The large blue doors opened and I started to run. My body was drained from not only the five-day operation, but from the now half day firefight we were in. Every time my boot hit the soft dirt, I would look at a different sector, observing where any potential enemy could be. With the sound of the bullets snapping overhead, my pace picked up. The feeling of vomit rising in my throat from overexertion was suppressed from the sight of the awaiting Humvee’s.
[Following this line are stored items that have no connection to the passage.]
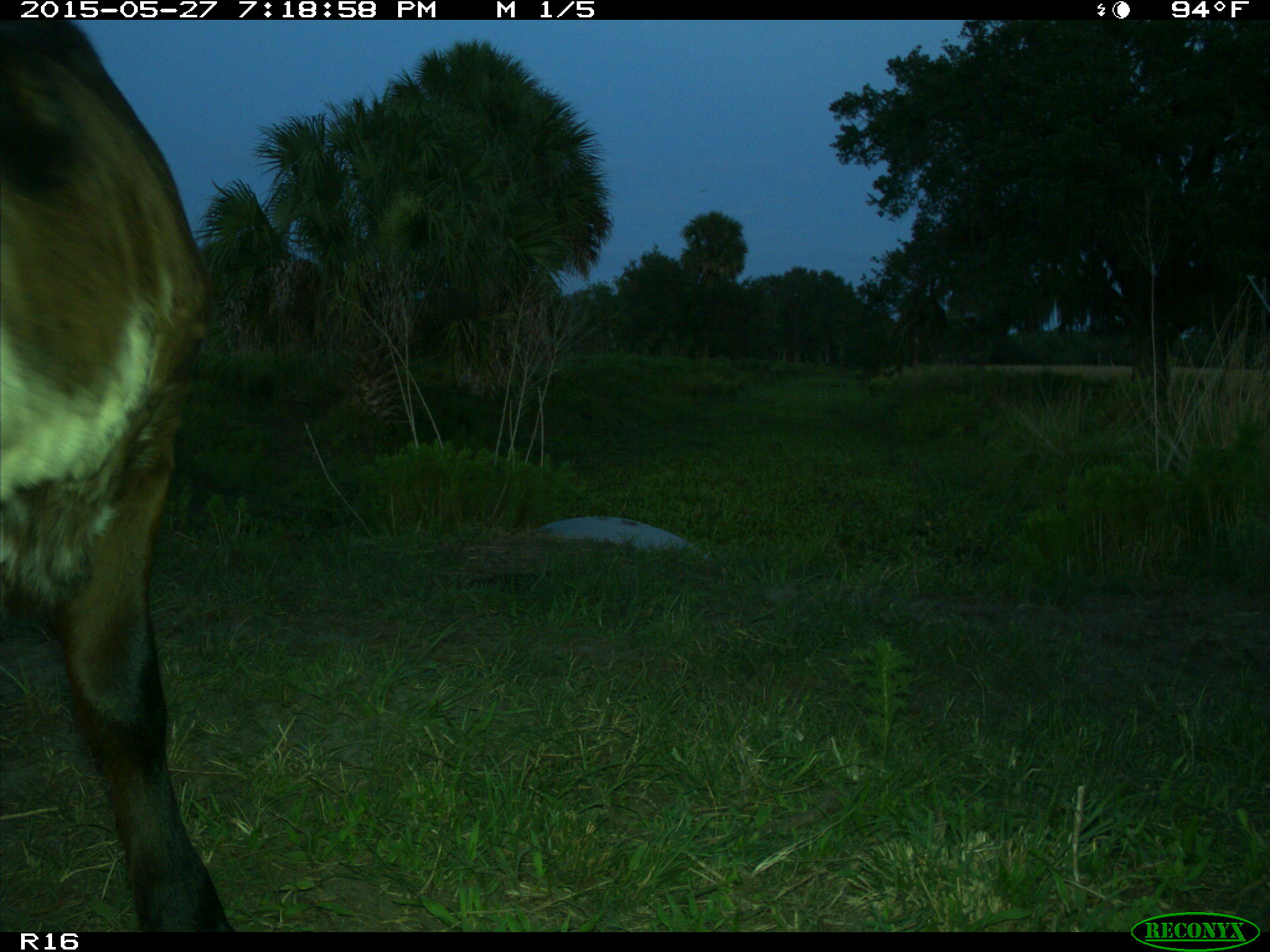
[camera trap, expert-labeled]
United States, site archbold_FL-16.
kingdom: Animalia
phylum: Chordata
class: Mammalia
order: Artiodactyla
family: Bovidae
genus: Bos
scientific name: Bos taurus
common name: domestic cow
“Get in, Get in, Get in!” We shouted arriving at the vehicles. The expression the Marines had on their faces were almost indescribable. It seemed as if they thought we were crazy for going in the area, but it just goes to show what a group of dedicated men are willing to do for the greater good.
With the captured targets in hand, we packed ourselves in the Humvees like sardines. An entire Ranger assault force and Recon/Sniper team stuffed in four Humvees already packed with Marines. I had managed to cram myself under the feet of the Marine .50 cal gunner with my head resting on my spotter’s knee. The pain I felt from being crushed didn’t bother me, I was just happy we were getting out.
After settling down, debriefing, and preparing to catch a flight back to our compound, the impact of what we went through settled in. Almost all of the guys had multiple bullet holes in their shirts and pants. I had a small bullet hole in the right shoulder of my multi-cam shirt. The reality of what could have happened shocked me to the core.
Two of the men who had been shot on this mission survived. Cpl. Benjamin Kopp, age 21, died from the wounds he suffered after rescuing my six man team. He was less than two weeks out before shipping back home.